China is accused of implanting hardware in sensitive servers during the manufacturing process — a feat security experts consider to be next to impossible
Apple and Amazon have denied that their systems were compromised in an alleged scheme by Chinese spy agencies that involved compromising the supply chain of a US server manufacturer.
Super Micro Computer, also known as Supermicro, also denied the claims in a report by Bloomberg.
The report alleges that a unit of China’s People’s Liberation Army gained access to the internal systems of dozens of companies and US government agencies by planting chips in servers made by Super Micro during the manufacturing process at plants in China.

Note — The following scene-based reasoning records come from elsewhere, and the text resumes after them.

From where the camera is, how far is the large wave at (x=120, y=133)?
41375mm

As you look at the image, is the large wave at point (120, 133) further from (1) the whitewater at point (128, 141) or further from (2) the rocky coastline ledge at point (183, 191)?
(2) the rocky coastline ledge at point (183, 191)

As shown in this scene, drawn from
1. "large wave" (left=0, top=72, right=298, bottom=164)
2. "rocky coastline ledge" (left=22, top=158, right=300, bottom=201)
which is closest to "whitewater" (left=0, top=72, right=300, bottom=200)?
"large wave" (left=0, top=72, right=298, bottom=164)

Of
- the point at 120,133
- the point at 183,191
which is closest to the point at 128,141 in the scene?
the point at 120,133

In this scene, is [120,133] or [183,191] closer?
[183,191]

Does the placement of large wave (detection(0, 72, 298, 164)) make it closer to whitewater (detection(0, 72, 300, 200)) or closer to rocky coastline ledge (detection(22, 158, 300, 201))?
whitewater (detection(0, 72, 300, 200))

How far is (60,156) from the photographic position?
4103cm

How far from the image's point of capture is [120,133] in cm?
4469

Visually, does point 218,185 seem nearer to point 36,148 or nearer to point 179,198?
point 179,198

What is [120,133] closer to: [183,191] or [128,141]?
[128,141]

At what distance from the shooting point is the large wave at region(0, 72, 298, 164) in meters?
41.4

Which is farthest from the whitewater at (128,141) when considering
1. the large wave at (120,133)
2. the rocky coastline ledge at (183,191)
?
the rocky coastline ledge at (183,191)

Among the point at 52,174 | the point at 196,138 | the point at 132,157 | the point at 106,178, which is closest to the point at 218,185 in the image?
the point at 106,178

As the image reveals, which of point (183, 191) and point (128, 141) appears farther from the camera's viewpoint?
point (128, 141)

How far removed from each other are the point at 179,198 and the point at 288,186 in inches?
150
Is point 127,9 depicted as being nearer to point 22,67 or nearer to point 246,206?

Super Micro was founded in 1993 in the US by Taiwanese immigrants, and carries out manufacturing operations via subcontractors in China.
It is one of the world’s biggest providers of server motherboards, with hundreds of high-profile customers.
The allegations are based on a top-secret US government probe that began in 2015 and is still open, Bloomberg reported, citing a number of unnamed company and government sources.
The malicious chips allegedly affected nearly 30 companies, including Apple, a major bank and government contractors, Bloomberg said.
The affected servers were found to be present in Department of Defence data centres, on board warships and handling data from CIA drones, the report said.
It said the government inquiry began after Amazon examined servers made by Super Micro for a video processing software start-up called Elemental Technologies. Amazon later acquired Elemental, which is now a unit of its Amazon Web Services cloud infrastructure arm.
Bloomberg said the probe led to companies ending their relationships with Super Micro, and that Apple ended its relationship with the server maker after it, like Amazon, found suspicious chips in its hardware.
Amazon and Apple both said Bloomberg’s report was devoid of substance.
Amazon said it had “found no evidence to support claims of malicious chips or hardware modifications”.
Apple said Bloomberg had contacted the company “multiple times with claims, sometimes vague and sometimes elaborate, of an alleged security incident.
“Each time, we have conducted rigorous internal investigations based on their inquiries and each time we have found absolutely no evidence to support any of them.
“We have repeatedly and consistently offered factual responses, on the record, refuting virtually every aspect of Bloomberg’s story relating to Apple.”
Super Micro said it was “not aware” of a government investigation or of customers ceasing to use its products because of Chinese hacking fears.
China’s Ministry of Foreign Affairs said the report was a “gratuitous accusation”, and said the safety of supply chain was an “issue of common concern” of which China was “also a victim”.
Bloomberg itself cited a security expert as saying that implanting malicious hardware at the supply chain level and ensuring it reached the desired customers would be “like witnessing a unicorn jumping over a rainbow”, but said that was exactly what government investigators had found.
The allegations arrive amidst a burgeoning trade war between the US and China that is accompanied by increasingly heated rhetoric from both countries.
The US has long accused China of carrying out espionage activities via its dominance of the production of high-tech products such as PCs and smartphones. Bloomberg cited estimates that China assembles 75 percent of the world’s mobile phones and 90 percent of its PCs.
Due to such concerns the US government has taken an increasingly hostile line against Chinese hardware manufacturers including Huawei and ZTE, two of the world’s biggest makers of telecommunications networking equipment.